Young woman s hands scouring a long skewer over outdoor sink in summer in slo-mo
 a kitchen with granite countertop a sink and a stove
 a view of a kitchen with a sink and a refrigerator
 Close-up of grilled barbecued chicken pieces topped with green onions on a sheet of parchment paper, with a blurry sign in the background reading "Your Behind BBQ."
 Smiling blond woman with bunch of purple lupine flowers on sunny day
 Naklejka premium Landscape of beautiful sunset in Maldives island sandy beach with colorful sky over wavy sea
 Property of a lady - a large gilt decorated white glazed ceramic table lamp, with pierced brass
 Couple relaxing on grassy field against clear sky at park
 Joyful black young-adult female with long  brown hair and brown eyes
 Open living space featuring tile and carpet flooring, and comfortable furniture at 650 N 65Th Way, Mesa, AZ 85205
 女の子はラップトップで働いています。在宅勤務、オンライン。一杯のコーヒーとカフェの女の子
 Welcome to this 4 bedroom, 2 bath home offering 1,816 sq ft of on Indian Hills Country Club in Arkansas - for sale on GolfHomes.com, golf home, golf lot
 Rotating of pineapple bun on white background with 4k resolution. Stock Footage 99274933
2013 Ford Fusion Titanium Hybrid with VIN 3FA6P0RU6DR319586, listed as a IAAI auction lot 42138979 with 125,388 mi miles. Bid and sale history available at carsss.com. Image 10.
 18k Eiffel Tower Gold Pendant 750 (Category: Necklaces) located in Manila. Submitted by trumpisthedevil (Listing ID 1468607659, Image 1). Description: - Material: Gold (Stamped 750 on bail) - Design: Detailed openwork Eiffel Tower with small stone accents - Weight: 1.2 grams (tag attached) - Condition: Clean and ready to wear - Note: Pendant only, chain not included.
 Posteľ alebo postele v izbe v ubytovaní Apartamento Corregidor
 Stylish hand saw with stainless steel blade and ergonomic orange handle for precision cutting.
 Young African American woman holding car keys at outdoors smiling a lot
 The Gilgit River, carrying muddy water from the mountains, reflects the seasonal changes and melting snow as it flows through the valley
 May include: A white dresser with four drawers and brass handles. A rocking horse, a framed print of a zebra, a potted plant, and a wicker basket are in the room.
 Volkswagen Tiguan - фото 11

+ + + + + + +

All that is needed is the exact run of lines above from the line containing "Open living space" through the line containing "2013 Ford Fusion", both of them included.

** ANSWER SECTION **
 Open living space featuring tile and carpet flooring, and comfortable furniture at 650 N 65Th Way, Mesa, AZ 85205
 女の子はラップトップで働いています。在宅勤務、オンライン。一杯のコーヒーとカフェの女の子
 Welcome to this 4 bedroom, 2 bath home offering 1,816 sq ft of on Indian Hills Country Club in Arkansas - for sale on GolfHomes.com, golf home, golf lot
 Rotating of pineapple bun on white background with 4k resolution. Stock Footage 99274933
2013 Ford Fusion Titanium Hybrid with VIN 3FA6P0RU6DR319586, listed as a IAAI auction lot 42138979 with 125,388 mi miles. Bid and sale history available at carsss.com. Image 10.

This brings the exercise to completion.